Eventually we were ushered into the court, bareheaded, trying very hard to look meek. The opening questions and formalities took up a lot of time, and it really was a terrible strain trying not to laugh when the interpreter solemnly explained to a German captain that one of our party belonged to the Middlesex Regiment. Before getting to business our individual conduct sheets were read out, mine being about as black as it could be. At our request two French majors from Osnabrück were present. Both spoke well on our behalf, explaining that this could only be a quarrel between the French and British in any case, but that they were delighted at what had occurred, and most certainly did not wish to prosecute. Everything went in our favour, and, when the treacling was described, even the presiding Hun general laughed. The public prosecutor, as usual, asked for the maximum punishment, 600 marks fine or 100 days fortress. Whereupon the court rose and left the room, looking justice itself. On their return it was announced that the junior three of our party, who had not actually entered the Frenchman’s room, were let off with a caution, and that all the rest were each fined five hundred marks, or fifty days in a fortress. This showed how they wanted our money; of course the whole thing had been arranged beforehand. On inquiring what the money would go to support we were told that it would probably be the war loan. A few minutes later, after leaving in a rebellious mood, we were lucky enough to meet the two Frenchmen, from whom we learnt that they too had spent the night in cells in the same prison. Later on I was given to understand that before a subsequent court-martial two British officers spent the night on a sort of mattress in a corner of the guardroom.
The return journey was accomplished without incident, except for an attempt on our part to speak to a captured guardsman, who was loading trucks, which was promptly squashed by Wolfe snapping out “Das geht nicht.” Nevertheless, a tin or two of food found its way out of the window.
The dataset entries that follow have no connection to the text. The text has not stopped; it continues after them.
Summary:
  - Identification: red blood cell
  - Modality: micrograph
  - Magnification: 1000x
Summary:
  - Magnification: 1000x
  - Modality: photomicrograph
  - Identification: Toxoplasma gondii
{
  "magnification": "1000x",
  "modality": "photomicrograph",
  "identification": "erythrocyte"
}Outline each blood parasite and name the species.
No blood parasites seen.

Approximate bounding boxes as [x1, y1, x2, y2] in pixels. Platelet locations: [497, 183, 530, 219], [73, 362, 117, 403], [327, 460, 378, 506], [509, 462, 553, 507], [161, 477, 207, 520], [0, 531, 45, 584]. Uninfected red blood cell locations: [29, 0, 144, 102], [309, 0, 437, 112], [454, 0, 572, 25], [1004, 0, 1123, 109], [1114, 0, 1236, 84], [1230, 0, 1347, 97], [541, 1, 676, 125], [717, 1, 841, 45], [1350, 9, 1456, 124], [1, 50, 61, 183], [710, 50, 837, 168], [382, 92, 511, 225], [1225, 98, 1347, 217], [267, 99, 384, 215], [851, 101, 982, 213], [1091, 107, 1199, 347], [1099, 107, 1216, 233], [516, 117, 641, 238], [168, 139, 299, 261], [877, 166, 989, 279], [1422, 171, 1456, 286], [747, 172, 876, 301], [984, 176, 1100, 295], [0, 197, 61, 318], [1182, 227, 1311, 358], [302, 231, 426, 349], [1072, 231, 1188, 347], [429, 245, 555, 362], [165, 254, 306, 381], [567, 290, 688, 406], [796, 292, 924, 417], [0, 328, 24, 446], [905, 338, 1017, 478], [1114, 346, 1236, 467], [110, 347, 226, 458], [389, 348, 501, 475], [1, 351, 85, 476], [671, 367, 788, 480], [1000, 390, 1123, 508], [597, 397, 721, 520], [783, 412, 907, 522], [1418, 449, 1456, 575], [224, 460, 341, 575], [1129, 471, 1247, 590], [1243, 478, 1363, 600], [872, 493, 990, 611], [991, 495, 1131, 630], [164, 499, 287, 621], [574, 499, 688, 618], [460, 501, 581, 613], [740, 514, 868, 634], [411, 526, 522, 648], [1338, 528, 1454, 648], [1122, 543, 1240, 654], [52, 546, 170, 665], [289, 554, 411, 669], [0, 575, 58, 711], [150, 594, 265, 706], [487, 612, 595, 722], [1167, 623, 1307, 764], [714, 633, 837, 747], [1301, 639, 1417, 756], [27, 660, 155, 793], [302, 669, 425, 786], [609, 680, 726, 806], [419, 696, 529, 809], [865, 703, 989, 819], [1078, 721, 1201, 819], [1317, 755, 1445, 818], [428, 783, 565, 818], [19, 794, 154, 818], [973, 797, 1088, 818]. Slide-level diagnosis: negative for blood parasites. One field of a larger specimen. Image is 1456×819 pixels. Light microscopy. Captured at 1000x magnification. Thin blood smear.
The weather at Clausthal, after a brief interval of snowstorms, became beautifully warm, and the prospect of spending the summer in the Hartz Mountains was almost alluring. About this time General Friedrichs (in charge of prisoners of war) made a speech in the Reichstag, in the course of which he stated that the English treated their prisoners better than any other nation (or so the translation read), and went on to say that in return English prisoners must receive good treatment, so that at the conclusion of hostilities they would take back good remembrances of Germany to their own country. In my case things certainly did change (I expect as a result of the speech)—for the worse. A week later thirty-five officers, including myself, were sent to Ströhen, a camp which will certainly be remembered long after peace is declared, but I doubt if the memory will be a pleasant one.